In Palmolive Building Investors, LLC v. Commissioner, 149 T.C. No. 18, the Tax Court denied a charitable contribution deduction of a donated façade easement because the easement deed failed to satisfy the perpetuity requirement of section 170.

Background – Perpetuity Requirement

A contribution of a qualified real property interest is deductible as a qualified conservation contribution if, among other requirements, the contribution is exclusively for conservation purposes. The “exclusivity” requirement is only satisfied if the conservation purposes are protected in perpetuity. To be protected in perpetuity, the interest in the property retained by the donor must be subject to legally enforceable restrictions that will prevent uses of the retained interest inconsistent with the conservation purposes of the donation. The Regulations provide rules for many of these legally enforceable restrictions.

When donated property is subject to a mortgage, the mortgagee must subordinate its rights in the property to the right of the easement holder to enforce the conservation purposes of the gift in perpetuity. If the mortgagee fails to actually subordinate its rights in the property, the perpetuity requirement is not satisfied. Further, if an unexpected change in conditions makes the property’s continued use for conservation purposes impossible or impractical, then the restrictions required to protect the conservation purpose may be extinguished by judicial proceedings. In the event an easement is extinguished and the donor subsequently conveys the property and receives proceeds for it, the donee organization must be guaranteed to receive a certain portion of the proceeds.
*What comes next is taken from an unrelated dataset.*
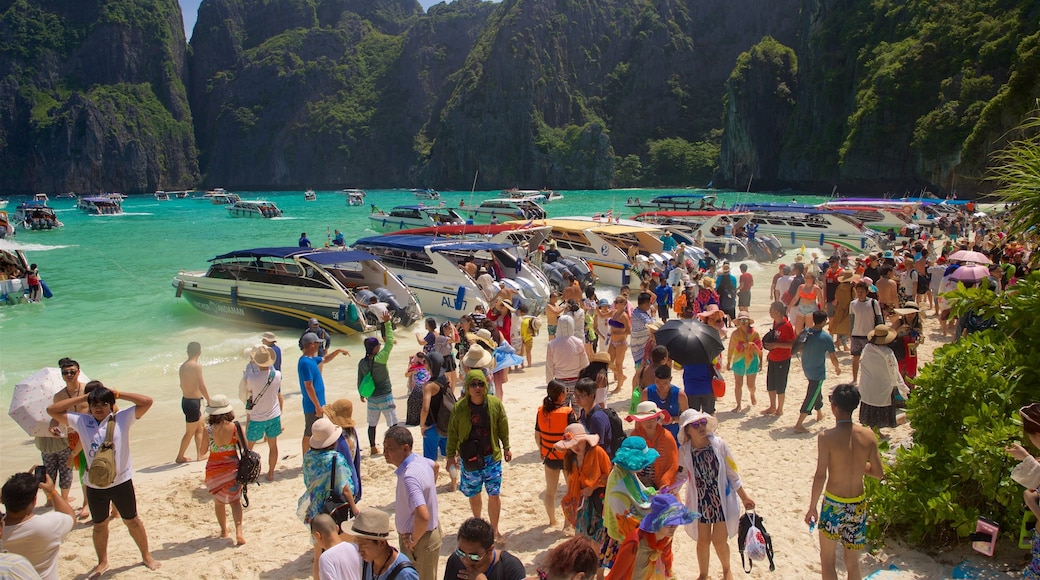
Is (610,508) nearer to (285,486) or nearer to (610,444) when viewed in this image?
(610,444)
Why Deed Failed to Satisfy Perpetuity Requirement in Palmolive Building Investors

In Palmolive Building Investors, Partnership PB (“Partnership”) transferred a façade easement by executing an easement deed (“Deed”) in favor of the Landmarks Preservation Council of Illinois (“LPCI”), a qualified organization. The purpose of the deed was to preserve the exterior perimeter walls of a building’s façade. At the time of the execution of the Deed, two mortgages encumbered the building. Before executing the Deed, Partnership secured an ostensible agreement from both mortgagees to subordinate their mortgages in the property to LCPI’s rights to enforce the purposes of the easement. However, the mortgagees’ subordination was limited by a provision in the Deed that gave the mortgagees a prior claim to any insurance and condemnation proceeds until the mortgage was paid off. This limitation proved to be fatal, as certain interests of the mortgagees were not actually subordinated to the interests of LPCI.
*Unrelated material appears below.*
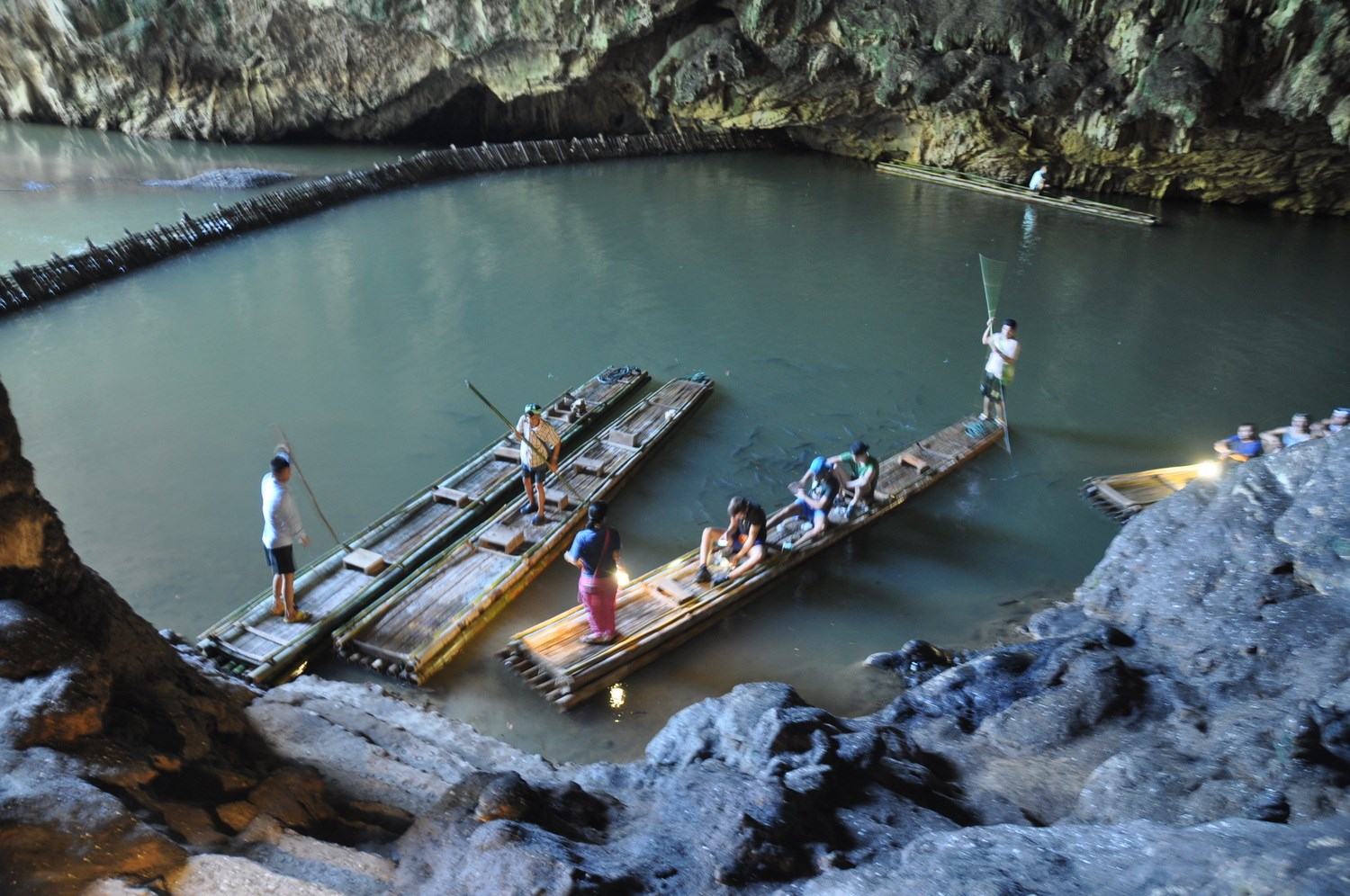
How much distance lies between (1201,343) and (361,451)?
42.1ft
The IRS filed a motion for partial summary judgment, arguing that the easement deed did not satisfy the perpetuity requirement because it gave the mortgagees prior claims to extinguishment proceeds in preference to LPCI. The Tax Court agreed, holding that the easement deed failed to satisfy the perpetuity requirement for two reasons: (1) the mortgages on the building were not fully subordinated to the easement, and (2) LPCI was not guaranteed to receive its requisite share of proceeds in the event that the easement was extinguished and the donor subsequently conveyed the property and received proceeds for it.

It is worth noting that the Tax Court continued to strictly construe the requirement that the donee must be guaranteed to receive a certain portion of proceeds upon extinguishment, as it did in Kaufman v. Commissioner, 134 T.C. 182 (2010) – if a donee is not absolutely entitled to its requisite share of extinguishment proceeds, then the contribution’s conservation purpose is not protected in perpetuity. The First Circuit Court of Appeals has previously expressed its disagreement with this restrictive interpretation. In Kaufman v. Shulman, 687 F.3d 21 (1st Cir. 2012), the First Circuit explained that if any owner donates a facade easement and thereafter fails to pay taxes, a lien on the property arises in favor of the Government, and such lien would not be subordinated to the easement donee’s interest. Because this is always a possibility, a donee will never have an absolute entitlement to proceeds, so the perpetuity requirement will never be satisfied. The Tax Court refused to follow the First Circuit’s interpretation, explaining that it analyzes “conservation restrictions on the basis of property rights and interests that exist when the easement is granted, rather than conducting an analysis based on speculations of property interests that might arise in the future…”

This case illustrates the importance of ensuring that all requirements of section 170 are satisfied when a conservation easement is granted, as the Tax Court also held that the defects in the easement deed were not cured by a provision that sought to retroactively amend the deed to comply with section 170, because the requirements set forth in section 170 must be satisfied at the time of the gift.